Bliskość między księżmi (braterstwo kapłańskie)

Braterstwo kapłańskie, podkreślił Papież, ma za fundament Chrystusa (por. Mt 18, 20). "Braterstwo to świadomy wybór, by starać się być świętym z innymi, a nie w samotności, świętym z innymi".. Cechą charakterystyczną braterstwa jest miłość (por. 1 Kor 13), której przewodniczy cierpliwość i zdolność do radowania się i cierpienia z innymi. W ten sposób zwalcza się obojętność, izolację, a nawet zazdrość. zastraszanie kapłańskie, rancour i plotki. 

Miłość braterska jest jak "obóz treningowy dla ducha i termometr życia duchowego (por. J 13, 35).

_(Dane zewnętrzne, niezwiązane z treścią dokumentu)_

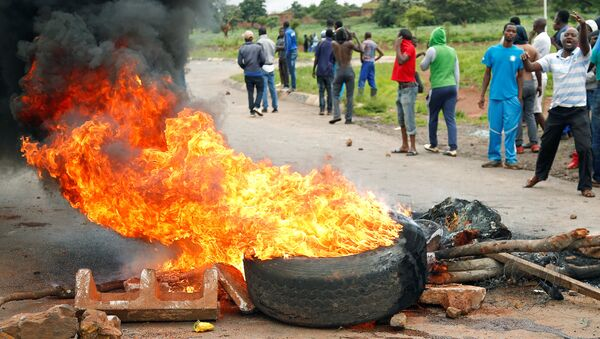Protesters stand behind a burning barricade during protests on a road leading to Harare, Zimbabwe, January 15, 2019 - Sputnik International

Prowadzi do życia misją, do otwarcia się i poczucia, że jest się u siebie, do strzeżenia i ochrony siebie nawzajem. W ten sposób celibat jest przeżywany ze spokojem, jako dar dla uświęcenia, dar, który wymaga zdrowych relacji. "Bez przyjaciół i modlitwy celibat może stać się nieznośnym ciężarem i antyświadectwem samego piękna kapłaństwa"..

Bliskość z ludem Bożym (pasja pasterza)

W tym celu papież odwołuje się do Lumen gentium 8 i 12. Jest to, jak zaznacza, nie obowiązek, lecz łaska (por. Evangelii gaudium, 268-273). Misja kapłańska zakłada jednocześnie "pasja dla Jezusa i pasja dla jego ludzi".Pośród trudności, zranień, "sieroctwa", w które obfituje nasze społeczeństwo "sieci". Nie jako urzędnicy, ale jako odważni pasterze, bliscy i kontemplujący, aby móc "głosić na ranach świata operatywną moc Zmartwychwstania".

Zapomnienie, że życie kapłańskie należy się innym - zauważa Franciszek - leży u podstaw klerykalizm i jego konsekwencje. "Klerykalizm jest perwersją, a także jedna z jego oznak, sztywność, jest inną perwersją".. Co ciekawe, klerykalizm zbudowany jest nie na bliskości, ale na odległości. I jest to związane z "Klerykalizacja świeckich".zapominając o własnej misji. 

Dbając o te cztery obszary, konkluduje papież, kapłan może lepiej identyfikować się z kapłańskie serce Chrystusa, pozwolić się nawiedzić i przemienić przez Niego.

Biuletyn informacyjny La Brújula Zostaw nam swój e-mail i otrzymuj co tydzień najnowsze wiadomości z katolickim punktem widzenia.